The technology is still under development, and the company currently operates in a distinctly research-oriented environment, with a team of around 20 employees. Some of the challenges that initially seemed impossible have already proven feasible, but the road to a finished product still involves significant technological risks.
Quantum computing today resembles the mainframes era (large, expensive, old-generation computers with limited accessibility that occupied entire rooms). The size, cost, and accessibility of the systems limit the field’s ability to build applications with them, slowing the field’s overall pace of development.
Quantum Transistors defines its goal as a quantum computer on a chip: “a quantum computer on a single chip” that can be manufactured, replicated, and assimilated, and a system that can be rerun, connected, expanded, and integrated in larger systems. “In that sense, the question is not only whether the system will work”, says Bachinsky, “but whether it can be manufactured at scale.” He emphasizes that “the holy grail is not just making it work. It’s answering the question as to whether it will be possible to sell a million of them”.
From the Lab to the Production Line
The decision to pursue a hybrid architecture influences not only the system’s design but also the way it is built. At Quantum Transistors, the focus is not only on creating a quantum component but on developing a process that can be replicated and scaled.
To achieve this, the company operates within a manufacturing-oriented framework. Quantum Transistors has established its own internal fabrication facility (fab) where the chips themselves are produced. The facility spans roughly 200 square meters and manufactures micron-sized components using processes similar to those employed in the semiconductor industry.
The fab creates a clear transition point between research and development: Rather than producing demonstrations that function only under laboratory conditions, the company is building components within a defined manufacturing process that can be repeated, improved, and used as the foundation for an entire system. The qubits themselves, for example, are created directly within the chip as part of this process.

-- DATA EXCERPT --
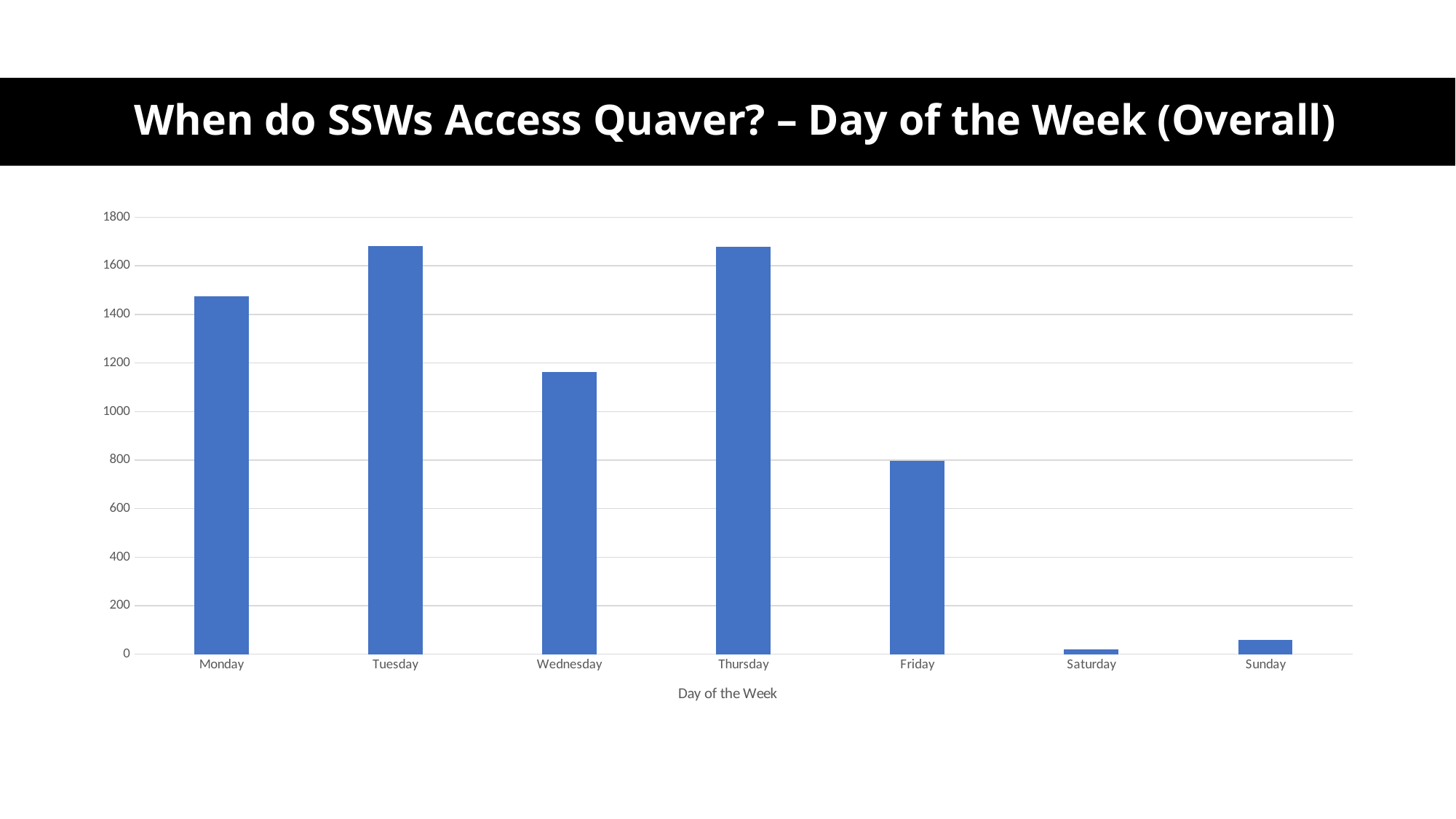
How many days of the week are plotted on the chart? 7 Which has the larger value, Tuesday or Monday? Tuesday What is the title of the horizontal axis of the chart? Day of the Week Is the value for Monday greater or less than 1400? greater Which has the larger value, Monday or Wednesday? Monday What kind of chart is shown on the slide? Bar chart Is the value for Wednesday greater or less than 1000? greater Is the value for Wednesday greater or less than 1200? less Which has the larger value, Saturday or Sunday? Sunday Which day of the week has the lowest value on the chart? Saturday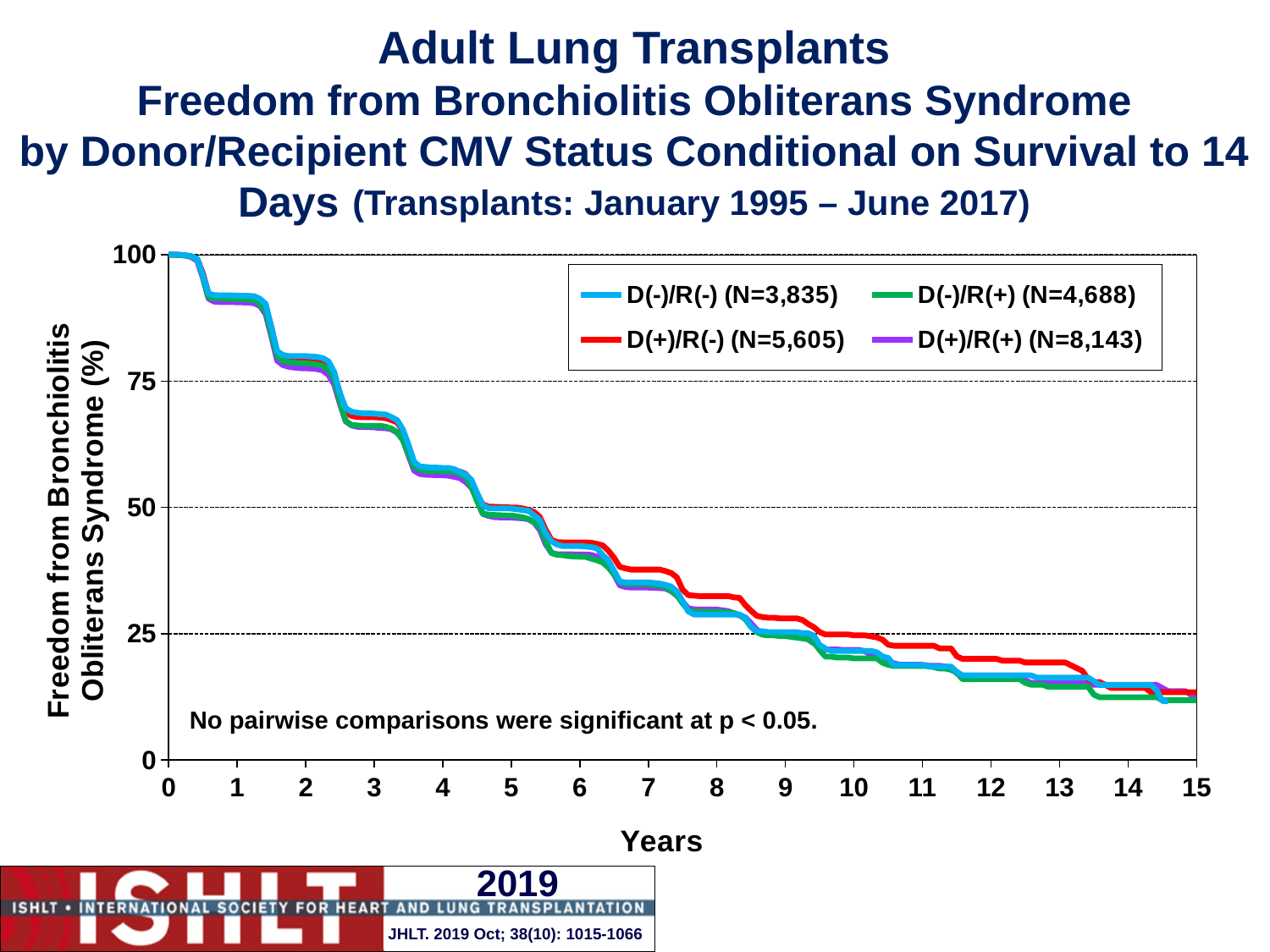
Do the curves rise or fall as the number of years increases? fall What kind of chart is shown on the slide? line chart Is the value for D(-)/R(-) at year 1 greater or less than 75? greater What is the label of the x axis? Years Is the value for D(+)/R(+) at year 7 greater or less than 50? less How many series does the legend list? 4 What is the maximum value shown on the x axis? 15 What is the sample size (N) shown in the legend for the D(+)/R(+) group? 8,143 Which series has the highest value at year 8? D(+)/R(-) (N=5,605) Is the value for D(-)/R(+) at year 12 greater or less than 25? less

-- ACTIVITIES --
• 1. According to the Quantum Transistors passage, roughly how large is the company's fabrication facility?
• 2. Copy the Quantum Transistors passage from "Quantum computing today" to "pace of development.".
• 3. Does the Quantum Transistors passage support each statement? (a) The company has a team of around 20 employees. (b) The company's chips are produced by an outside manufacturer. (c) The qubits are created directly within the chip.
The material is separate from the passage on Quantum Transistors.

-- ANSWERS BELOW --
• 1. Roughly 200 square meters.

• 2.
Quantum computing today resembles the mainframes era (large, expensive, old-generation computers with limited accessibility that occupied entire rooms). The size, cost, and accessibility of the systems limit the field’s ability to build applications with them, slowing the field’s overall pace of development.

• 3.
(a) Yes: "with a team of around 20 employees"
(b) No: "Quantum Transistors has established its own internal fabrication facility (fab) where the chips themselves are produced"
(c) Yes: "The qubits themselves, for example, are created directly within the chip as part of this process."